A G Floy Studio Portugal irá lançar nos próximos dias o álbum Miracleman: A Idade do Ouro, de Neil Gaiman e Mark Buckingham. O livro já chegou a algumas livrarias especializadas e deverá chegar às bancas na segunda quinzena de setembro, incluindo todos os extras da edição americana. Miracleman (originalmente Marvelman) foi um dos comics mais influentes dos anos 80, segundo o press release da editora. Desconstrução ambiciosa dos super-heróis, o género dominante na altura no mercado americano, teve um impacto tremendo sobre leitores e criadores, juntando-se a uma mão-cheia de outros títulos que mudaram a face da BD americana.

Juntamente com Watchmen, fez parte de duas obras que o escritor original escreveu praticamente como “teses” auto-contidas sobre os super-heróis. Mas onde Watchmen desembocava num apocalipse, um dos finais inevitáveis da história de super-heróis (que impedia que se contassem mais histórias), Miracleman, de modo mais subtil, levava a história de super-heróis a outro final igualmente inescapável: uma Utopia dominada por super-heróis. E que histórias se podem contar numa utopia? Num mundo sem conflito, crime, sem escassez, sem as próprias neuroses a eles ligados?

O escritor original tinha-se decidido a não contar mais histórias nesse universo, mas depois do sucesso crítico e comercial da obra, depois da insistência da editora em continuar a série, Neil Gaiman, na altura um jovem argumentista britânico em ascensão, propôs-se continuar Miracleman. E o escritor original autorizou-o a isso, cedendo-lhe os direitos da série. Gaiman delineou então três arcos de história de seis comics cada. A IDADE DE OURO contaria histórias passadas nessas utopia, enquanto A Idade de Prata mostraria o regresso de Young Miracleman e as primeiras rachas naquele mundo perfeito. E A Idade das Trevas…
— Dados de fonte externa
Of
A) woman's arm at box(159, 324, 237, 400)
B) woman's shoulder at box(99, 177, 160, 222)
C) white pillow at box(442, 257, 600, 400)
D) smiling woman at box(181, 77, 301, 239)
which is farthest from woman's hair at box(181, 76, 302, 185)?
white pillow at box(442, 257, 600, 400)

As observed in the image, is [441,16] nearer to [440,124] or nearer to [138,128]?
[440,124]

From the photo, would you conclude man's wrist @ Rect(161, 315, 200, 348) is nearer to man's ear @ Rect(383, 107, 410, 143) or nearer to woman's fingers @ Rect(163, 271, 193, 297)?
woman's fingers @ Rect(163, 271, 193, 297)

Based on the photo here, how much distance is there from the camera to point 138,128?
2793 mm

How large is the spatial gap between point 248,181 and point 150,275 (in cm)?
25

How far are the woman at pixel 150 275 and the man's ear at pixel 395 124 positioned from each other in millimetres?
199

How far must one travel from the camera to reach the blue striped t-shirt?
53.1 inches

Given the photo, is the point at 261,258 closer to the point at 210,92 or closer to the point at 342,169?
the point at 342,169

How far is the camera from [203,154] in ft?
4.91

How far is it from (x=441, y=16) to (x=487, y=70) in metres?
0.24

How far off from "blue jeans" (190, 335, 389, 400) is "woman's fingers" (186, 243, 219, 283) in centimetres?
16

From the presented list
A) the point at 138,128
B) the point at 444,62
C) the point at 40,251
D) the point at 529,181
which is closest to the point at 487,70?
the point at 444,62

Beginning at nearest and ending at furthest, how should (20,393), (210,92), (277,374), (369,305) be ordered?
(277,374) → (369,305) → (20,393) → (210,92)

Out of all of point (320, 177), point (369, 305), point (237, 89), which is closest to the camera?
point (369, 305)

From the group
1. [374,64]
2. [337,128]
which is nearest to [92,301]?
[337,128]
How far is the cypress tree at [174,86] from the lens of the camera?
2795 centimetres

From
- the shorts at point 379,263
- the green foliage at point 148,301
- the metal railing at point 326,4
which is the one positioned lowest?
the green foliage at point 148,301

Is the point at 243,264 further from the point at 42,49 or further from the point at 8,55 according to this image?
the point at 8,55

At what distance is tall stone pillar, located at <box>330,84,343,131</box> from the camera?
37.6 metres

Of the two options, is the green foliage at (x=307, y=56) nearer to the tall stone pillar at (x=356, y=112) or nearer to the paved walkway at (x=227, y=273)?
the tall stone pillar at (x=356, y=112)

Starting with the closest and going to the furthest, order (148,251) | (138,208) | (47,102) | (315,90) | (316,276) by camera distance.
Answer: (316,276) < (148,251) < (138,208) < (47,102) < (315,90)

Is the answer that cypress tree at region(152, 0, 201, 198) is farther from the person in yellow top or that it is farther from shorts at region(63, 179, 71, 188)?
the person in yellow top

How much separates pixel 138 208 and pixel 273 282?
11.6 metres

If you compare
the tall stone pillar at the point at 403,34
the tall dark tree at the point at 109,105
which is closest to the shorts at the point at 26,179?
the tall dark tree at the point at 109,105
A IDADE DE OURO era sem dúvida o mais difícil dos três arcos narrativos, por se passar num mundo teoricamente sem conflitos. Mas Gaiman resolveu com grande elegância o desafio, secundado pelo trabalho maravilhoso de um Mark Buckingham que não era na altura tão conhecido como hoje, e que conseguiu adoptar registos diferentes para cada uma das histórias incluídas neste volume. Basta citar o estilo pop art que usou na história dos clones de Andy Warhol, usando as técnicas de repetição em massa, ou o estilo misterioso e negro da História de Espiões, ou o estilo meio cartunesco de Modas.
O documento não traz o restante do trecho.